__REQUIREMENTS__
In the records below, replace "framed artwork" with "framed painting" everywhere it appears and leave everything else unchanged.

+++++

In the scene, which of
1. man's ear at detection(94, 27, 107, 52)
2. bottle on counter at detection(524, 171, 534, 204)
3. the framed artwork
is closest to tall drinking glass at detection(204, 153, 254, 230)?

+++++

__TASK OUTPUT__
In the scene, which of
1. man's ear at detection(94, 27, 107, 52)
2. bottle on counter at detection(524, 171, 534, 204)
3. the framed painting
is closest to tall drinking glass at detection(204, 153, 254, 230)?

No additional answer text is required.